--- START ---
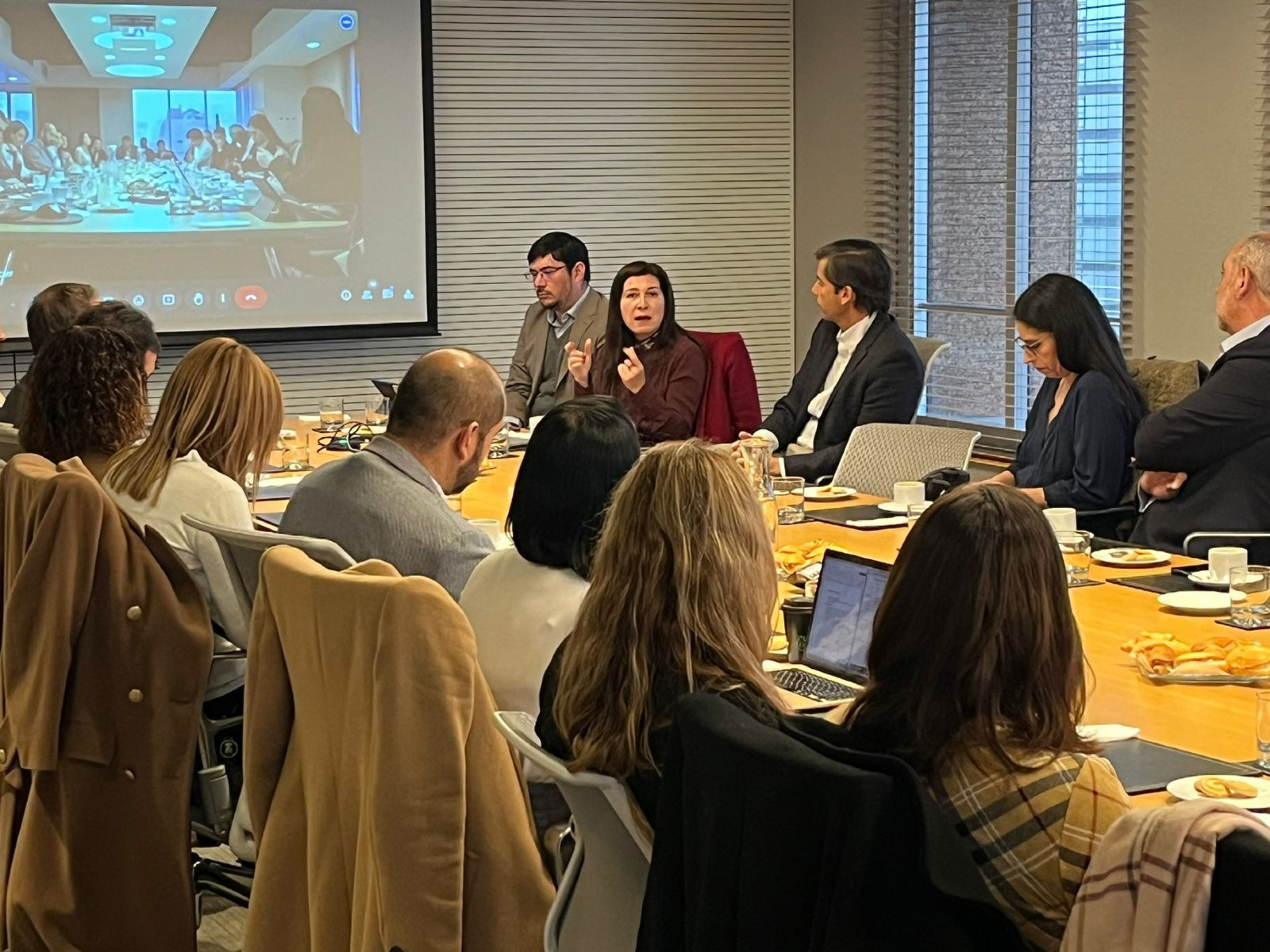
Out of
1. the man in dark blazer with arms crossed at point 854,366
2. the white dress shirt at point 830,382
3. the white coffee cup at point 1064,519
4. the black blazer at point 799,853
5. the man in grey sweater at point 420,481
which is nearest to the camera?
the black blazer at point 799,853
--- END ---
-- REQUIRED TASK --
Format the rows above as a numbered list with one line per item, skipping blank lines and omitting the pictures.

-- REPLY TO THE TASK --
1. Out of
2. 1. the man in dark blazer with arms crossed at point 854,366
3. 2. the white dress shirt at point 830,382
4. 3. the white coffee cup at point 1064,519
5. 4. the black blazer at point 799,853
6. 5. the man in grey sweater at point 420,481
7. which is nearest to the camera?
8. the black blazer at point 799,853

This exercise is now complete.